TASK BRIEF
Copy the data. Keep every character as given.

Saved entries
----
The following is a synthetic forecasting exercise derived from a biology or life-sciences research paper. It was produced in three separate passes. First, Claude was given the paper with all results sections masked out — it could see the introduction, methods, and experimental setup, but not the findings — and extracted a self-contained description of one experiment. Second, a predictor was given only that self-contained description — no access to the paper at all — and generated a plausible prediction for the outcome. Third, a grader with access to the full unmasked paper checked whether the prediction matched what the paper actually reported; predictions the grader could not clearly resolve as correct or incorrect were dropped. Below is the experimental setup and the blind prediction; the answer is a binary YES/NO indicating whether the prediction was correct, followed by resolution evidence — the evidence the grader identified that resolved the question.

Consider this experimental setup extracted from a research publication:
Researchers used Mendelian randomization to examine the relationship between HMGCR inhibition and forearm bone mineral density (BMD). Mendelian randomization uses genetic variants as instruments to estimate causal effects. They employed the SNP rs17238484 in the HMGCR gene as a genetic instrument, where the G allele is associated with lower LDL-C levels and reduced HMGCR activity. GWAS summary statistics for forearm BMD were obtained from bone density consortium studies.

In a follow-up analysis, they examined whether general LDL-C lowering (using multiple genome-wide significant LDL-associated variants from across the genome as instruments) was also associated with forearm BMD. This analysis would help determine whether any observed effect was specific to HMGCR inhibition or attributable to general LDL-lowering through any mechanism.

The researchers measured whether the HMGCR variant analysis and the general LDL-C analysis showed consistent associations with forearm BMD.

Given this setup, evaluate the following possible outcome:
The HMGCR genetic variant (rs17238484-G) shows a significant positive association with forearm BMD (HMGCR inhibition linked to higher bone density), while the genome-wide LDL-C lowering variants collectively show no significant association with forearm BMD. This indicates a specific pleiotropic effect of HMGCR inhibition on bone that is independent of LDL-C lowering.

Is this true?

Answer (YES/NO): YES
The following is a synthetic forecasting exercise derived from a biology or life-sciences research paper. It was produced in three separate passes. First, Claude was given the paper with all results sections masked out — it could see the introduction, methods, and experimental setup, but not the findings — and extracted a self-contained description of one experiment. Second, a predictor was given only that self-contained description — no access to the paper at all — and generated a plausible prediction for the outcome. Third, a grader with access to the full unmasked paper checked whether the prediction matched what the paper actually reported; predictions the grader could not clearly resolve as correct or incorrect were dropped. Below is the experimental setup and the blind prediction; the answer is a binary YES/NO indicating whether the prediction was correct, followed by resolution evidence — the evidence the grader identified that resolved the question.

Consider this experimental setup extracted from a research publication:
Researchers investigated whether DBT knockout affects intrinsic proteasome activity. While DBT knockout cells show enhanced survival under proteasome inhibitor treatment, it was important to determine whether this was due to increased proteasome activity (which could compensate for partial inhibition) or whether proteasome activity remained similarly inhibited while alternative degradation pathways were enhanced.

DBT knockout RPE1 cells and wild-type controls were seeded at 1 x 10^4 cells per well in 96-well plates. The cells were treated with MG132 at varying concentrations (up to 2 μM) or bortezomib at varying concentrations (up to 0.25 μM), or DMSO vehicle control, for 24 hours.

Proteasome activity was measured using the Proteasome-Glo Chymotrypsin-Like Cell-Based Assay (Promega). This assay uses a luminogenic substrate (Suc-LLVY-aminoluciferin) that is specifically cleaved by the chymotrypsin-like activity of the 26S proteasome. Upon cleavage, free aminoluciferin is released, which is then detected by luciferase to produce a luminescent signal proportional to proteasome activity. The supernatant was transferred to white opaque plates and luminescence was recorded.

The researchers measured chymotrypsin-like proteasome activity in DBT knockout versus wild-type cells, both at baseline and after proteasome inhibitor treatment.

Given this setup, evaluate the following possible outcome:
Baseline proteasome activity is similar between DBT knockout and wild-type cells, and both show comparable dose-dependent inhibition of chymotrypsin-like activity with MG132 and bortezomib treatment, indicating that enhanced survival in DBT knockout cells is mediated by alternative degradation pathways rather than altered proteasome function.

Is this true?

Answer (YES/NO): YES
----
RESPONSE
The following is a synthetic forecasting exercise derived from a biology or life-sciences research paper. It was produced in three separate passes. First, Claude was given the paper with all results sections masked out — it could see the introduction, methods, and experimental setup, but not the findings — and extracted a self-contained description of one experiment. Second, a predictor was given only that self-contained description — no access to the paper at all — and generated a plausible prediction for the outcome. Third, a grader with access to the full unmasked paper checked whether the prediction matched what the paper actually reported; predictions the grader could not clearly resolve as correct or incorrect were dropped. Below is the experimental setup and the blind prediction; the answer is a binary YES/NO indicating whether the prediction was correct, followed by resolution evidence — the evidence the grader identified that resolved the question.

Consider this experimental setup extracted from a research publication:
Researchers used Mendelian randomization to examine the relationship between HMGCR inhibition and forearm bone mineral density (BMD). Mendelian randomization uses genetic variants as instruments to estimate causal effects. They employed the SNP rs17238484 in the HMGCR gene as a genetic instrument, where the G allele is associated with lower LDL-C levels and reduced HMGCR activity. GWAS summary statistics for forearm BMD were obtained from bone density consortium studies.

In a follow-up analysis, they examined whether general LDL-C lowering (using multiple genome-wide significant LDL-associated variants from across the genome as instruments) was also associated with forearm BMD. This analysis would help determine whether any observed effect was specific to HMGCR inhibition or attributable to general LDL-lowering through any mechanism.

The researchers measured whether the HMGCR variant analysis and the general LDL-C analysis showed consistent associations with forearm BMD.

Given this setup, evaluate the following possible outcome:
The HMGCR genetic variant (rs17238484-G) shows a significant positive association with forearm BMD (HMGCR inhibition linked to higher bone density), while the genome-wide LDL-C lowering variants collectively show no significant association with forearm BMD. This indicates a specific pleiotropic effect of HMGCR inhibition on bone that is independent of LDL-C lowering.

Is this true?

Answer (YES/NO): YES
The following is a synthetic forecasting exercise derived from a biology or life-sciences research paper. It was produced in three separate passes. First, Claude was given the paper with all results sections masked out — it could see the introduction, methods, and experimental setup, but not the findings — and extracted a self-contained description of one experiment. Second, a predictor was given only that self-contained description — no access to the paper at all — and generated a plausible prediction for the outcome. Third, a grader with access to the full unmasked paper checked whether the prediction matched what the paper actually reported; predictions the grader could not clearly resolve as correct or incorrect were dropped. Below is the experimental setup and the blind prediction; the answer is a binary YES/NO indicating whether the prediction was correct, followed by resolution evidence — the evidence the grader identified that resolved the question.

Consider this experimental setup extracted from a research publication:
Researchers investigated whether DBT knockout affects intrinsic proteasome activity. While DBT knockout cells show enhanced survival under proteasome inhibitor treatment, it was important to determine whether this was due to increased proteasome activity (which could compensate for partial inhibition) or whether proteasome activity remained similarly inhibited while alternative degradation pathways were enhanced.

DBT knockout RPE1 cells and wild-type controls were seeded at 1 x 10^4 cells per well in 96-well plates. The cells were treated with MG132 at varying concentrations (up to 2 μM) or bortezomib at varying concentrations (up to 0.25 μM), or DMSO vehicle control, for 24 hours.

Proteasome activity was measured using the Proteasome-Glo Chymotrypsin-Like Cell-Based Assay (Promega). This assay uses a luminogenic substrate (Suc-LLVY-aminoluciferin) that is specifically cleaved by the chymotrypsin-like activity of the 26S proteasome. Upon cleavage, free aminoluciferin is released, which is then detected by luciferase to produce a luminescent signal proportional to proteasome activity. The supernatant was transferred to white opaque plates and luminescence was recorded.

The researchers measured chymotrypsin-like proteasome activity in DBT knockout versus wild-type cells, both at baseline and after proteasome inhibitor treatment.

Given this setup, evaluate the following possible outcome:
Baseline proteasome activity is similar between DBT knockout and wild-type cells, and both show comparable dose-dependent inhibition of chymotrypsin-like activity with MG132 and bortezomib treatment, indicating that enhanced survival in DBT knockout cells is mediated by alternative degradation pathways rather than altered proteasome function.

Is this true?

Answer (YES/NO): YES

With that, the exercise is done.